+++ Source extract +++

Your plugin file or module must define a register_plugin method with the following signature:

def register_plugin(plugin_registry):
    pass

The plugin_registry that is passed in has a number of methods that allow for registering the plugin with Raster Vision. This is the method that is called on startup of Raster Vision for any plugin configured in the configuration file. See the Plugin Registry API reference for more information on registration methods.

Configuring Raster Vision to use your Plugins

Raster Vision searches for register_plugin methods in all the files and modules listed in the Raster Vision configuration. See documentation on the PLUGINS section of the configuration for more info on how to set this up.

Plugins in remote environments

In order for plugins to work with any ExperimentRunners that execute commands remotely, the configured files or modules will have to be available to the remote machines. For example, if you are using AWS Batch, then your plugin cannot be something that is only stored on your local machine. In that case, you could store the file in S3 or in a repository that the instances will have access to through HTTP, or you can ensure that the module containing the plugin is also installed in the remote runner environment (e.g. by baking a Docker container based on the Raster Vision container that has your plugins installed, and setting up the AWS Batch job definition to use that container).

Command configurations contain the paths and module names of the plugins they use. This way, the remote environment knows what plugins to load in order to successfully run the commands.

Example Plugin

# easy_evaluator.py

from copy import deepcopy

import rastervision as rv
from rastervision.evaluation import (Evaluator, EvaluatorConfig,
                                     EvaluatorConfigBuilder)
from rastervision.protos.evaluator_pb2 import EvaluatorConfig as EvaluatorConfigMsg

EASY_EVALUATOR = 'EASY_EVALUATOR'


class EasyEvaluator(Evaluator):
    def __init__(self, message):
        self.message

    def process(self, scenes, tmp_dir):
        print(self.message)


class EasyEvaluatorConfig(EvaluatorConfig):
    def __init__(self, message):
        super().__init__(EASY_EVALUATOR)

    def to_proto(self):
        msg = EvaluatorConfigMsg(
            evaluator_type=self.evaluator_type, custom_config={ "message": self.message })
        return msg

    def create_evaluator(self):
        return NoopEvaluator(self.message)

    def update_for_command(self, command_type, experiment_config, context=[]):
        return (self, rv.core.CommandIODefinition())

+++ Provided material +++

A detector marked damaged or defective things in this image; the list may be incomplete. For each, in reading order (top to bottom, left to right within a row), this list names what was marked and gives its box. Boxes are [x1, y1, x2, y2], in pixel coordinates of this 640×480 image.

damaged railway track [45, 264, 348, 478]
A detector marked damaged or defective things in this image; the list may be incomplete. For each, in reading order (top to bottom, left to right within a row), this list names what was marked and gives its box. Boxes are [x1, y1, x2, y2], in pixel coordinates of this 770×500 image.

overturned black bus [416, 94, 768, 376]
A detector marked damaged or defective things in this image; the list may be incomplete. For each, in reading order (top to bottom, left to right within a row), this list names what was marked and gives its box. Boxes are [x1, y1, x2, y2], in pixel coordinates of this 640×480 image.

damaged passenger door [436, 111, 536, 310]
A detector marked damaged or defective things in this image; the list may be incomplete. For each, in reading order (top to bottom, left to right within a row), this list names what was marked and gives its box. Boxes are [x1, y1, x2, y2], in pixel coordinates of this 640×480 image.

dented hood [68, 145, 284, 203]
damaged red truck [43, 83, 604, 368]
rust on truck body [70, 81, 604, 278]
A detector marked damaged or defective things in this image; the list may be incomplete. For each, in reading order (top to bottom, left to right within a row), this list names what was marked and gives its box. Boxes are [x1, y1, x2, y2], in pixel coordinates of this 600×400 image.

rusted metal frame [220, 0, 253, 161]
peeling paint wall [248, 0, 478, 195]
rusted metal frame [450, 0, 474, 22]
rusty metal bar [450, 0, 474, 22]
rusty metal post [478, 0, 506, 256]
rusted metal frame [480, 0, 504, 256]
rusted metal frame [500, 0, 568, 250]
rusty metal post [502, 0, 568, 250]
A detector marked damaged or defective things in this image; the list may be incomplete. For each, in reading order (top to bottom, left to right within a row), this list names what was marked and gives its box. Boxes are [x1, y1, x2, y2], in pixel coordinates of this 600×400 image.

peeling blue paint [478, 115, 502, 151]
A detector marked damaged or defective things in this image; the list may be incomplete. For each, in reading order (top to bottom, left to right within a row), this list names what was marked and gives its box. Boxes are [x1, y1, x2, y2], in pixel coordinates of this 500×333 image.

+++

- _To-do list_
**a.** Reproduce the passage of the Raster Vision plugin documentation that opens with the words containing "Example Plugin" and closes with "EvaluatorConfigBuilder)".
**b.** Pick up the Raster Vision plugin documentation at the point where it stops, and carry it on.
The rows play no part in this work.

- _Responses for each task_
**a.**
Example Plugin

# easy_evaluator.py

from copy import deepcopy

import rastervision as rv
from rastervision.evaluation import (Evaluator, EvaluatorConfig,
                                     EvaluatorConfigBuilder)

**b.**
class NoopEvaluatorConfigBuilder(EvaluatorConfigBuilder):
    def __init__(self, prev=None):
        self.config = {}
        if prev:
            self.config = {
                'message': prev.message
            }

        super().__init__(EasyEvaluatorConfig, {})

    def from_proto(self, msg):
        return self.with_message(msg.custom_config.get("message"))

    def with_message(self, message):
        b = deepcopy(self)
        b.config['message'] = message
        return b


def register_plugin(plugin_registry):
    plugin_registry.register_config_builder(rv.EVALUATOR, NOOP_EVALUATOR,
                                            NoopEvaluatorConfigBuilder)

You can set the file location in the path of your Raster Vision plugin configuration in the files setting, and then use it in experiments like so (assuming EASY_EVALUATOR was defined the same as above):

evaluator = rv.EvaluatorConfig.builder(EASY_EVALUATOR) \
                              .with_message("Great job!") \
                              .build()

You could then set this evaluator on an experiment just as you would an internal evaluator.

Contributing

We are happy to take contributions! It is best to get in touch with the maintainers about larger features or design changes before starting the work, as it will make the process of accepting changes smoother.

Contributor License Agreement (CLA)

Everyone who contributes code to Raster Vision will be asked to sign the Azavea CLA, which is based off of the Apache CLA.

  1. Download a copy of the Raster Vision Individual Contributor License Agreement or the Raster Vision Corporate Contributor License Agreement

  2. Print out the CLAs and sign them, or use PDF software that allows placement of a signature image.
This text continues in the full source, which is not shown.